A catalog for the show, dubbed “The New Work Times,” is based on the design of The Gray Lady. In a newspaper format, articles from writers, artists and scientists explore the theme of copying.

Retaining an authentic newspaper feeling, the catalog will be housed in media vending machines at the museum throughout the length of the exhibit.

Gucci's New Work Times. Image credit: Gucci

Gucci is aiming for the show to take on a broader cultural conversation beyond the exhibit. As such, it has launched a global marketing effort around the show.

ArtWalls in cities including Shanghai, Milan, New York, London and Hong Kong are drawing attention to the project.

Ahead the show's Oct. 11 opening, Gucci filmed Mr. Cattelan in Shanghai as he underwent a visual journey (see story).

"On one hand the theory of copying may help extend a brand’s message, story and lifecycle by 'borrowing' familiar designs, logos, fonts and layouts, building on the consumer’s subconscious link to the familiar," Mr. Reffsin said. "On the other hand, it is baffling that in an industry where fakes, copycats and the hijacking of designs and logos is rampant—and historically a real challenge to brands like Gucci—that a brand would celebrate the concept of copying.

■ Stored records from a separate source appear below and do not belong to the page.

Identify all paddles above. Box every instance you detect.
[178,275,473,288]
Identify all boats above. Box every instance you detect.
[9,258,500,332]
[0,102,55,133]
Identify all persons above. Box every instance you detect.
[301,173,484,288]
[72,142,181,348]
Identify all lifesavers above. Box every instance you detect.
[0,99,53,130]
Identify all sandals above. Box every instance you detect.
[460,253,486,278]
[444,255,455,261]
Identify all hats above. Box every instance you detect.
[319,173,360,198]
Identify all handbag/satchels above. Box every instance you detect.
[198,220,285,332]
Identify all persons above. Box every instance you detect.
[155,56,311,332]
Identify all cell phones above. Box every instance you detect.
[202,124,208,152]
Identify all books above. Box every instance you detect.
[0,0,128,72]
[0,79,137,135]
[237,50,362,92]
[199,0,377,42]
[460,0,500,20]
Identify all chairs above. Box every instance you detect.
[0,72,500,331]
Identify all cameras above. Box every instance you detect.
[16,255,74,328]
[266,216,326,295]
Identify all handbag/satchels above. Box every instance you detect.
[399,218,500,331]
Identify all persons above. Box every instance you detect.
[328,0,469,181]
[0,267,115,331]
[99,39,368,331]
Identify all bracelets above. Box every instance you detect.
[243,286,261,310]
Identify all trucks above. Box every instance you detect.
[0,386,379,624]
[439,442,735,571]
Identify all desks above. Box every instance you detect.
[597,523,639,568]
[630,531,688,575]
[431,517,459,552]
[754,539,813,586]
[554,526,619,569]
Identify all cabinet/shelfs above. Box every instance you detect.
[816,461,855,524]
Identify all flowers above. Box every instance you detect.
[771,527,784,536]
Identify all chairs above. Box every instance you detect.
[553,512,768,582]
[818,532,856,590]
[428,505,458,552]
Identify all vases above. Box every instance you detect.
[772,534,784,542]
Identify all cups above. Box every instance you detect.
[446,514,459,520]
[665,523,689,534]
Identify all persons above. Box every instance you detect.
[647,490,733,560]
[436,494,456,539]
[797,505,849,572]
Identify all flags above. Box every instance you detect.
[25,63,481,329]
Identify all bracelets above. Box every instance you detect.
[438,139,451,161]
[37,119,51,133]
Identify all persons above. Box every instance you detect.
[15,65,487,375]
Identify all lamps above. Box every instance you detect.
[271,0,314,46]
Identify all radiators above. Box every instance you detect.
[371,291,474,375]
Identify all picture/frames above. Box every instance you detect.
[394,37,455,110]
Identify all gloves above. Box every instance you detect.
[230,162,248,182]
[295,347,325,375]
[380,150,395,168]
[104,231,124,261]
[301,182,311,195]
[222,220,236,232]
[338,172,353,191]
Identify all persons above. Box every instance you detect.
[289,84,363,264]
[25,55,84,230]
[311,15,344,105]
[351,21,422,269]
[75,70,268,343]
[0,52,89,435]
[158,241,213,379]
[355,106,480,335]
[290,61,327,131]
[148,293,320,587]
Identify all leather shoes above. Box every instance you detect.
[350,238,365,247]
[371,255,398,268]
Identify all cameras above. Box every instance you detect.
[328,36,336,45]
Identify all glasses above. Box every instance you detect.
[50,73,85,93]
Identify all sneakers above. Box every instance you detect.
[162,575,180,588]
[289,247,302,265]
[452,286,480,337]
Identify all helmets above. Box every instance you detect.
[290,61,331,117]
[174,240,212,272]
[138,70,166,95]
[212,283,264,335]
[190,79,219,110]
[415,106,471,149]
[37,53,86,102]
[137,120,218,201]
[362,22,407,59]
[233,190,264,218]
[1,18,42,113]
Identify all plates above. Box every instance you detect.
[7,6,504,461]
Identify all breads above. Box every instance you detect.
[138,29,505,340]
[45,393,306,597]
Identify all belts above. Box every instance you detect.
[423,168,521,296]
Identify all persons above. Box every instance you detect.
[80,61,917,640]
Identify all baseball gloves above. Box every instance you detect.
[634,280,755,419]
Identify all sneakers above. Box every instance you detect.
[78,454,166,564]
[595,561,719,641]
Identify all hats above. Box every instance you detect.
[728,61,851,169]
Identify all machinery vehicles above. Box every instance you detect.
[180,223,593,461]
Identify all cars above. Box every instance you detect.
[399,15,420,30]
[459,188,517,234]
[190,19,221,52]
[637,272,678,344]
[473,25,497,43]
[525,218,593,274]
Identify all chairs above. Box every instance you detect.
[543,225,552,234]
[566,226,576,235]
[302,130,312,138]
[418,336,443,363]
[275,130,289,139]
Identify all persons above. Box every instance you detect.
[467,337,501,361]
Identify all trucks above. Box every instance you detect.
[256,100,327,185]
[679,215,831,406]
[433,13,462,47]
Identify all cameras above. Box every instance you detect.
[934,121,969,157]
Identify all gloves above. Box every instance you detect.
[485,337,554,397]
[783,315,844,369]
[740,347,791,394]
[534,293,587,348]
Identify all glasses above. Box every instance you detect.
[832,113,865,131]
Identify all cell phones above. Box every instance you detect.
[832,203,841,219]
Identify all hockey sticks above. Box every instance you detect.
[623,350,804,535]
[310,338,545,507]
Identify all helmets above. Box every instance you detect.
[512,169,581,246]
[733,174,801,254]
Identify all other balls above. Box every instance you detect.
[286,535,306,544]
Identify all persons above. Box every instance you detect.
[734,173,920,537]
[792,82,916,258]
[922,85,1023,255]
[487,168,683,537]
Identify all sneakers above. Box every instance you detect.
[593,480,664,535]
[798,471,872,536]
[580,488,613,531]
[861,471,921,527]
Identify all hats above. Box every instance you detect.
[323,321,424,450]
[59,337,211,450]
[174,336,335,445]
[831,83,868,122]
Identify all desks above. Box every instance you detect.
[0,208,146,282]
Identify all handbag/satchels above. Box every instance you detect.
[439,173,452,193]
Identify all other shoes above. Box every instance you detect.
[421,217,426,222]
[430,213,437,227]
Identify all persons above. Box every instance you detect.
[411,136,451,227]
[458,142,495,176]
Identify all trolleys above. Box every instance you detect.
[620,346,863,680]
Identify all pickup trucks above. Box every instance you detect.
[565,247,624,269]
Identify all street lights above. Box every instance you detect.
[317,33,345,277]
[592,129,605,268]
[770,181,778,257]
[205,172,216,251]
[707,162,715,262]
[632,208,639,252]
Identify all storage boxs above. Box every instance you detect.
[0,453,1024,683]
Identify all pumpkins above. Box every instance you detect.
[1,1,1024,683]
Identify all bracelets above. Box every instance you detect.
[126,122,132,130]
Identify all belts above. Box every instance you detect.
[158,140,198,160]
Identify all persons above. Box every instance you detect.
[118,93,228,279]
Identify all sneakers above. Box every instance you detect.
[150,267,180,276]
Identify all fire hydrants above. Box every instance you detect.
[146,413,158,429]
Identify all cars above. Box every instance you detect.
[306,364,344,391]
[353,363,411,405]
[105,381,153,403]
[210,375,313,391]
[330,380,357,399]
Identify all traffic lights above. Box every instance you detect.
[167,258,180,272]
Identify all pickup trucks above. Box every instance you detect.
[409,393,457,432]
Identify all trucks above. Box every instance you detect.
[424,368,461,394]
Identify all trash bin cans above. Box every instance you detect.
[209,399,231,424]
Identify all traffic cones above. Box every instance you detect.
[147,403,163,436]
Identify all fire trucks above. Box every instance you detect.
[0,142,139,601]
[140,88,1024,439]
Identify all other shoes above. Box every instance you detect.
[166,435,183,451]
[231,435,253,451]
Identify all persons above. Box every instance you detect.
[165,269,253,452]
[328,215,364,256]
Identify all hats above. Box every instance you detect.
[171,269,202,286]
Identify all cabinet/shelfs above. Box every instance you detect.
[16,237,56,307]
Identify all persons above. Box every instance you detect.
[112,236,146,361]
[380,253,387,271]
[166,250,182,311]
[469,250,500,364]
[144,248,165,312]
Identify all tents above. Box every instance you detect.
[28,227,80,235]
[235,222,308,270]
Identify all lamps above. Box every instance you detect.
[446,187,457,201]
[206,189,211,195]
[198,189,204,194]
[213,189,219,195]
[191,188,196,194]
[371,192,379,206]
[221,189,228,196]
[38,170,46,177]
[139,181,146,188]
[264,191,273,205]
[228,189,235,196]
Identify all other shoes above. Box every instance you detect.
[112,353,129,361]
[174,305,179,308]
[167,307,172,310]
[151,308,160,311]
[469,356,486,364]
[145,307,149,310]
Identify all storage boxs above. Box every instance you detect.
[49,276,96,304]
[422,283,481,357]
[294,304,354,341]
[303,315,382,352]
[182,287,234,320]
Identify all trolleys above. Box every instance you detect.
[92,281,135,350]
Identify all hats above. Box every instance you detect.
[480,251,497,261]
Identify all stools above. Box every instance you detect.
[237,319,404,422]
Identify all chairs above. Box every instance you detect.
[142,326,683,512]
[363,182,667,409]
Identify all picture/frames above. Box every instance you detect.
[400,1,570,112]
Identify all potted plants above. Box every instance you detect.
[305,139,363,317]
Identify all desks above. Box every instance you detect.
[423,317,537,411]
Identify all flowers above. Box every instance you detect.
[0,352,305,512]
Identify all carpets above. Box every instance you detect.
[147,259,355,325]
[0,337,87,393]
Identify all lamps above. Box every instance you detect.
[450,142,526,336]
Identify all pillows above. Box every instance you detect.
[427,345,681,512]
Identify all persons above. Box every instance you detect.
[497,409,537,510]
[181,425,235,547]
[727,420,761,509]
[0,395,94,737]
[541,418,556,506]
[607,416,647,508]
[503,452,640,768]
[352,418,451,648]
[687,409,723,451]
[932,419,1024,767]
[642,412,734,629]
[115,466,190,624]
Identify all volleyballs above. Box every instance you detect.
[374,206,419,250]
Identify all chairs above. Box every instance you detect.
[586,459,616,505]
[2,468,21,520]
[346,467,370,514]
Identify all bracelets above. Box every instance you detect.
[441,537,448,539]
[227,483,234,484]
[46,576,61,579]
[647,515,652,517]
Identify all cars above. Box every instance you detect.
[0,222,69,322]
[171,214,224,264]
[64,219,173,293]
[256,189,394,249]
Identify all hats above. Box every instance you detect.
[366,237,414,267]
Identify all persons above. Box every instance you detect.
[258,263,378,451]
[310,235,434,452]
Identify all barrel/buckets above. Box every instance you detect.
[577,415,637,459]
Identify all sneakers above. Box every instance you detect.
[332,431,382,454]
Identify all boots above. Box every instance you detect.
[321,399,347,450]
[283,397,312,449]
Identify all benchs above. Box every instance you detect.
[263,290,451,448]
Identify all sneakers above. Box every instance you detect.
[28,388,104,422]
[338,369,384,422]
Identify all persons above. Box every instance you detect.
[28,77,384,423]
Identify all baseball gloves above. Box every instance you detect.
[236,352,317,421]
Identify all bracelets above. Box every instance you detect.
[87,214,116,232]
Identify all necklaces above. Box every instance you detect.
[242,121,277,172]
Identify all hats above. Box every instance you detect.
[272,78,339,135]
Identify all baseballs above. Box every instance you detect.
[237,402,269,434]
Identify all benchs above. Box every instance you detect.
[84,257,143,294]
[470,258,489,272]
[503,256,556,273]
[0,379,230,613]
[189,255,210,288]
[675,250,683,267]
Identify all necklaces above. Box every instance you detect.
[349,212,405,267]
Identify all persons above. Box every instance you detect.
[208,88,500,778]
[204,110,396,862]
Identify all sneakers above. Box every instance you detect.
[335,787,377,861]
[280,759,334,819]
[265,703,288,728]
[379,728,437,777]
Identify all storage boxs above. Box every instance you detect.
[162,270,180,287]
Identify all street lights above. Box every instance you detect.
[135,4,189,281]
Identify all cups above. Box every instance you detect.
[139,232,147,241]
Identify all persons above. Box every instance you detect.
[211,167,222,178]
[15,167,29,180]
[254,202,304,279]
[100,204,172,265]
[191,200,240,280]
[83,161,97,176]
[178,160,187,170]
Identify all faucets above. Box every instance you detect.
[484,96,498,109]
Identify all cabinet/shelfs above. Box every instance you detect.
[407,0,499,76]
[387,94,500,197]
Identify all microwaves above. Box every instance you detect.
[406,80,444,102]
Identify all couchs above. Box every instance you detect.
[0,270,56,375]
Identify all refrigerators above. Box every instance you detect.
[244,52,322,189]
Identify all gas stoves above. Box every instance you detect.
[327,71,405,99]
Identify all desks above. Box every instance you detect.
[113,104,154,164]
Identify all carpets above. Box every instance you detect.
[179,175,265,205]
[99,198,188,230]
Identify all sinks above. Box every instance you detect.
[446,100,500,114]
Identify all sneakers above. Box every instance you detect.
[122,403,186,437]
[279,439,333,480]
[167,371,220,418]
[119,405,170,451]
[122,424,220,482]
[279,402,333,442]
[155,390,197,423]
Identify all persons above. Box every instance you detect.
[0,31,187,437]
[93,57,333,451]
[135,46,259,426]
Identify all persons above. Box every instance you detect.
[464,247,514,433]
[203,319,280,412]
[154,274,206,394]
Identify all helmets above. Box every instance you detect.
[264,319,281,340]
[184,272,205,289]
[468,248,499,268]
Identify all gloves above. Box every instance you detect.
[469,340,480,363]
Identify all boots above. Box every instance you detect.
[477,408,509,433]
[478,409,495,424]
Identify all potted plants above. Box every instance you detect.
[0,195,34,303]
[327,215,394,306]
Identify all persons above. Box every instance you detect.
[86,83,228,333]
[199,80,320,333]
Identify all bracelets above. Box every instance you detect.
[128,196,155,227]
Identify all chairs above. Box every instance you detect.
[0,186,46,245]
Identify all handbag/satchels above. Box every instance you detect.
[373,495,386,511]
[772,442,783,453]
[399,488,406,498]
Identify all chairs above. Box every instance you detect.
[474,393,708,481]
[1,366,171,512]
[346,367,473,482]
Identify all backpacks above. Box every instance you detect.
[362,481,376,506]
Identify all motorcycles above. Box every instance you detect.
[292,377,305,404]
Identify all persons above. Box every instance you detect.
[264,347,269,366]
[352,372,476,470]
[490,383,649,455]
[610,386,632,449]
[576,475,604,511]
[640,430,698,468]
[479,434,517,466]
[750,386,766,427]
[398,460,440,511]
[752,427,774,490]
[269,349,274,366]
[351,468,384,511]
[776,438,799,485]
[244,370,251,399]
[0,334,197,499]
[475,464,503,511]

"Of course, when you intellectualize what they are doing the approach appears avant-garde," he said. "Unfortunately, advertising, PR and events do not come with instructions or subtitles."

Instagram post from Gucci

The Artist is present will run through Dec. 16.

Form of flattery
Gucci has found itself the subject of copying disputes. The brand made amends with Harlem, NY-based designer Daniel “Dapper Dan” Day by supporting the tailor’s work and casting him in a global menswear campaign.

Gucci recently was accused of copying Mr. Day’s bomber jacket with puffed sleeves and Louis Vuitton’s monogram designed for Olympian Diane Dixon. When the Internet caught wind of the design, Gucci creative director Alessandro Michele had to explain that he was not ripping off Mr. Day, but rather paying homage to his design (see story).

The label also tends to favor an artistic approach for marketing. Gucci is emphasizing its beauty division with a dedicated Instagram, after largely keeping its makeup line off social media in recent history.

As brands started to recognize the massive potential of Instagram in the beauty sector, Gucci has launched a special page only for its beauty brand. The @GucciBeauty account debuted this week with an original start, spotlighting important works of art to exhibit Gucci’s creative director’s unique idea of beauty (see story).

"True luxury is all about creating beautiful items with timeless appeal," Mr. Reffsin said. "These designs, when done well, inspire discourse and further the evolution of our culture.

"However, the impact of designers like Chanel, Dior and Armani creating art is very different from brands borrowing from art," he said. "When done well, it can make a significant contribution to brand-building and storytelling.

"When there is a disconnect, there is the risk of it being perceived as nothing more than borrowed interest."